TODO find a tokenizer for those languages

        return None`

in tokenizer.py, but the paper 3.4 said 'More precisely, for each language, we train a sentence piece tokenizer (Kudo, 2018) and a language model on data from the targeted domain.'

mauriceweber commented 1 year ago

Hi @ladit, thanks for your questions and apologies for the late answer.

Regarding the extracted_urls.txt file, how was the decision made to keep only 300K pages out of the 38M URLs processed from the Wikipedia dump? Should I follow the same ratio for the zhwiki-20230420-pages-articles-multistream.xml file, which is smaller than the English one?

The important point here is that you have enough sampes to train your fasttext classifier -- how many urls do you have in the zh wikipedia dump?

Can you provide more guidance on how to run the pipeline on this file? I had read through the cc_net code and found nothing about wikipedia processing other than data_prep/cc/cc_net/cc_net/get_wiki_cirrus.py. But it seems download from https://dumps.wikimedia.org/other/cirrussearch/current/zhwiki-20230501-cirrussearch-content.json.gz.

For this step you need to run the ccnet pipeline on the warc_wikipedia.warc files to produce .wet files. You basically have to change this line in the ccnet pipeline: https://github.com/facebookresearch/cc_net/blob/main/cc_net/process_wet_file.py#LL38C16-L38C16 We are going to provide more instructions on this soon, to make it easier in the future.

I notice that the input of create_corpus.py is ["cc_net/data/mined/wikipedia/en_head_0000.json.gz", "cc_net/data/mined/wikipedia/en_middle_0000.json.gz"](maybe parsing an argument is better). Can you provide instructions on how to obtain these files?

These files are produced by the ccnet pipeline applied to the wikipedia_warc file. Passing an argument is definitely easier, thanks for the suggestion! We will change this in the next version.

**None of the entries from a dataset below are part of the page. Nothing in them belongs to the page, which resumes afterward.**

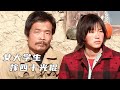 【昭君】真實事件改編！大陸最陰暗窒息的犯罪片，被販賣進地獄的女人，犯罪片《盲山》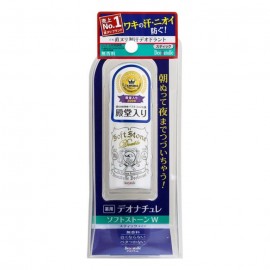 [데오나츄레]소프트 스톤W 겨드랑이전용 (20g)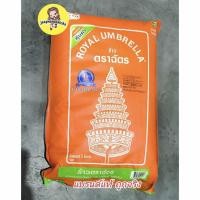 ราคา ฉัตรส้ม ข้าวหอมผสม 5กก. (25672914697)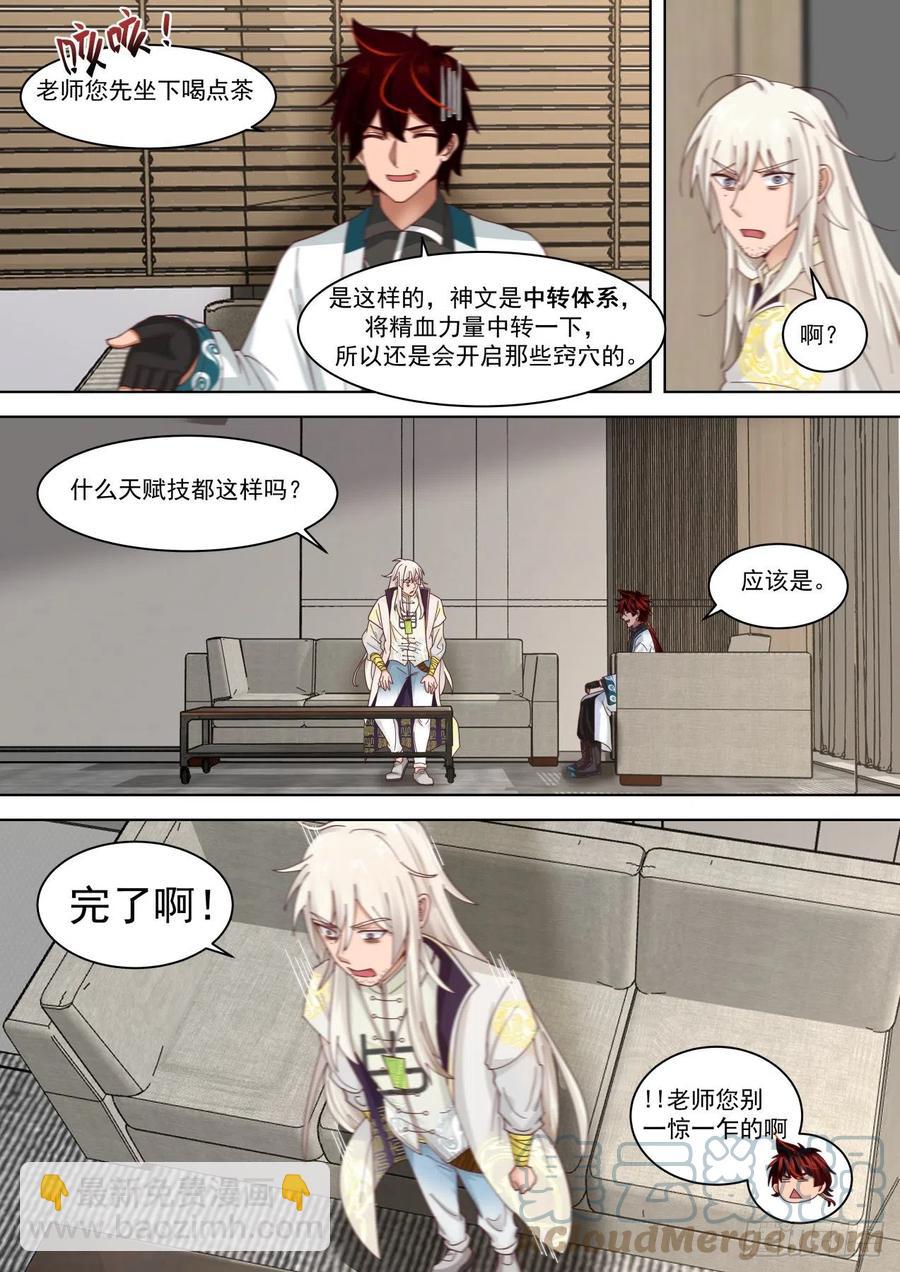 有事没事吓白枫-第253话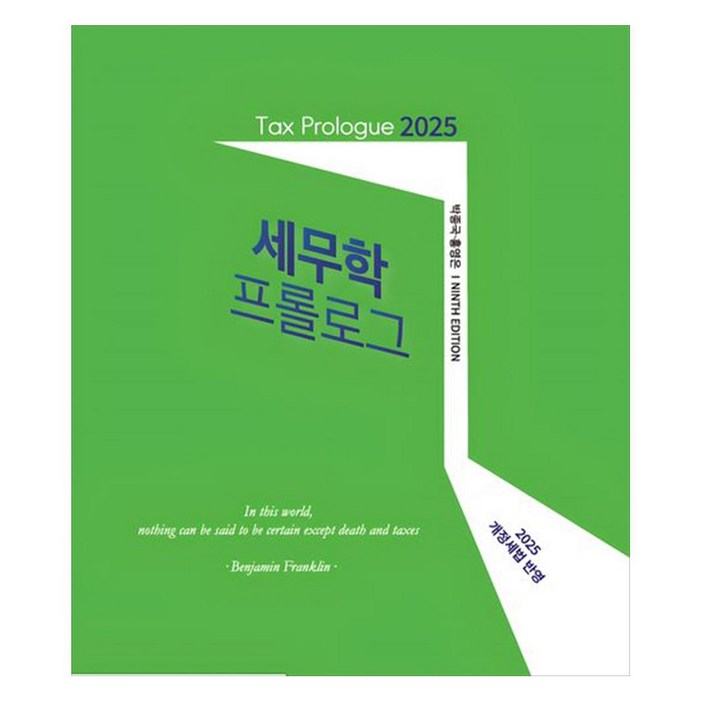 2025 세무학 프롤로그 개정세법 반영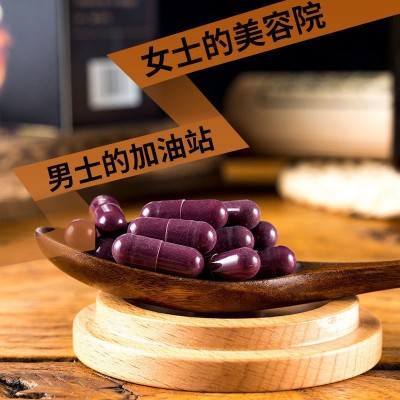现货蓝帽男性淫羊藿胶囊12粒西洋参改善体力疲劳保健品批发代发图4
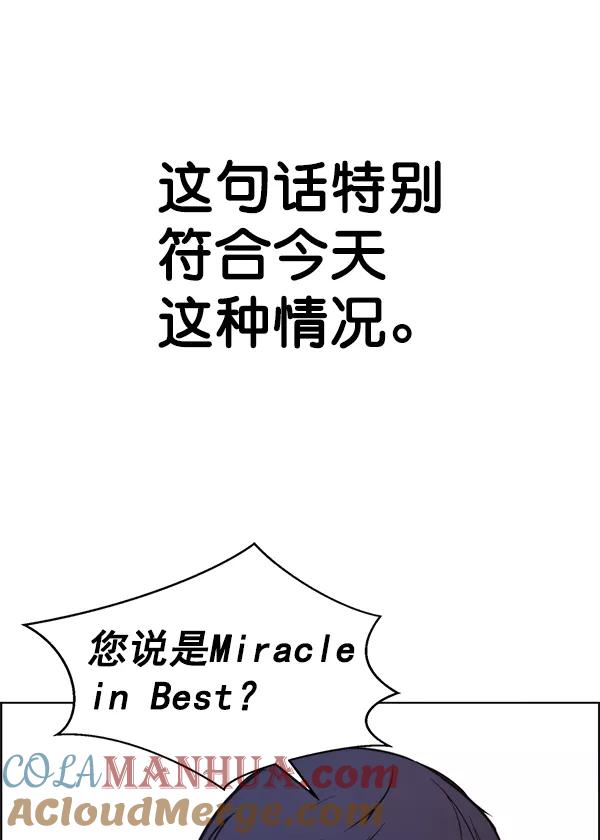 男子汉 - 第89话 - 第37张图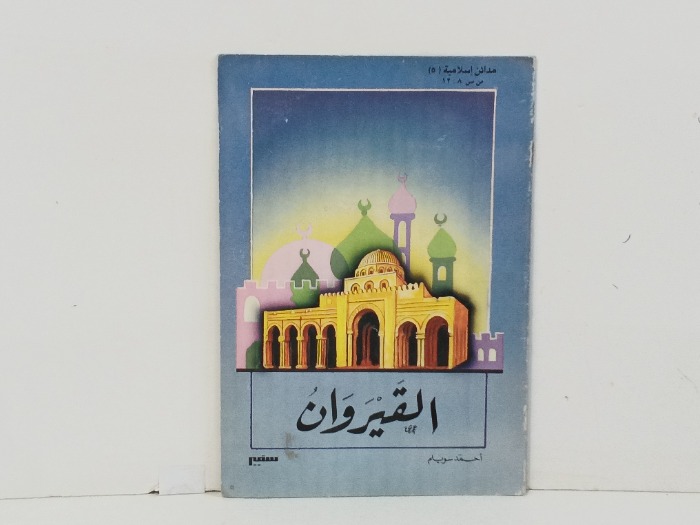 القيروان 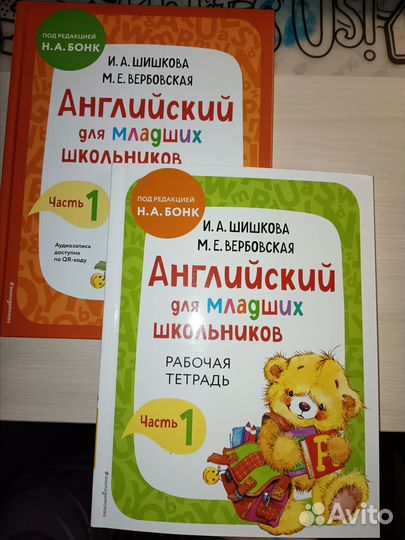 Английский Шишкова ч. 1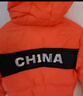 鸭鸭（YAYA）儿童羽绒服男女童新中长款加厚过膝面包服冬季中大童装外套GM 活力橙 140 实拍图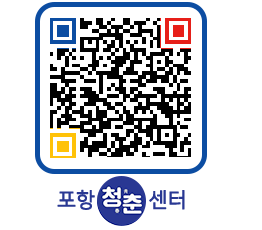 청춘센터 QRCODE 이미지(http://www.pohang.go.kr/youthph/51a5tu@)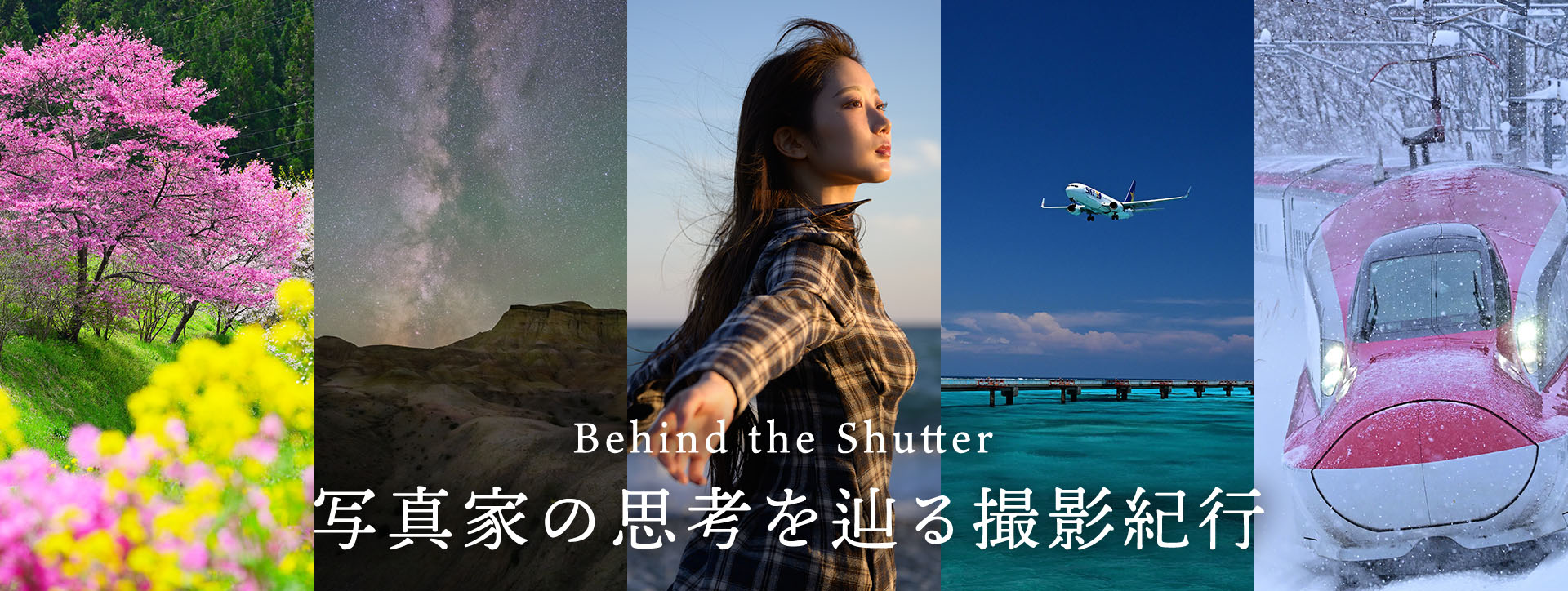 写真家の思考を辿る撮影紀行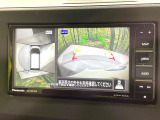 【アラウンドビューモニター】専用のカメラにより、上から見下ろしたような視点で360度クルマの周囲を確認することができます☆死角部分も確認しやすく、狭い場所での切り返しや駐車もスムーズに行えます。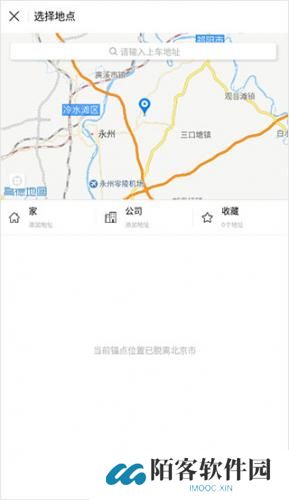 AA出行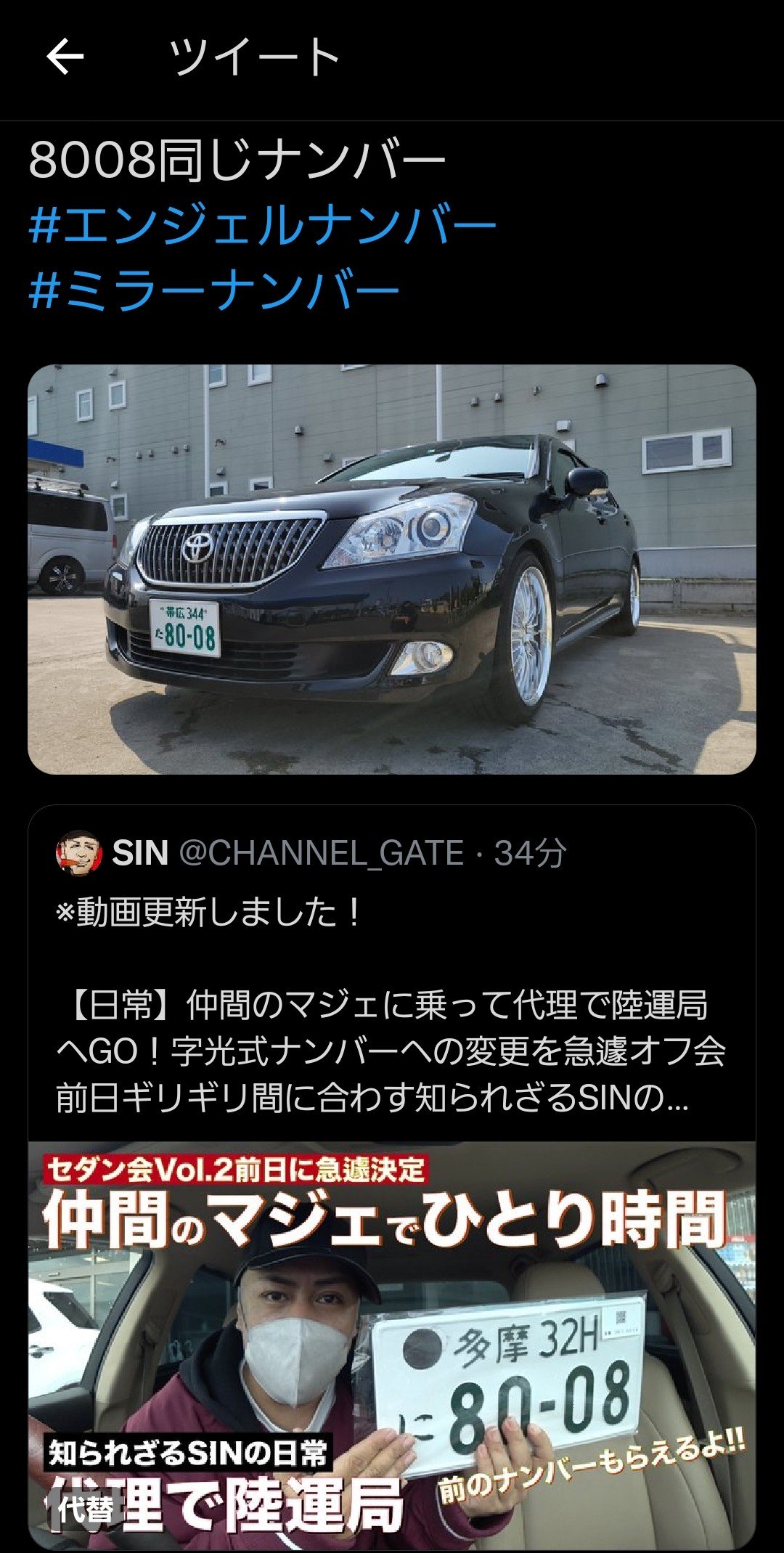 エンジェルナンバー Twitter Search Twitter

Can you clarify whether it should be run on cc_net/data/mined/{CC_DUMP}/*.gz? The glob here may be ambiguous.

You can run it on the mined outputs -- in our case we had multiple dumps which is the reason for the additonal *.

hicotton02 commented 1 year ago

@mauriceweber did you ever provide instructions for putting the wet file through the cc_net pipeline?

dataaug commented 11 months ago

@newbietuan No. I am still waiting for instructions from the contributors.

and the most important, i noticed the code of def get_tokenizer(self, lang: str) -> Optional[RobustTokenizer]: cache = self.tokenizers if lang in cache: return cache[lang] if lang in ("th", "zh", "ja"): # TODO find a tokenizer for those languages return None in tokenizer.py, but the paper 3.4 said 'More precisely, for each language, we train a sentence piece tokenizer (Kudo, 2018) and a language model on data from the targeted domain.'

In fact, after reviewing the code, I found that this file is not being used. Instead, the SentencePiece library is used directly.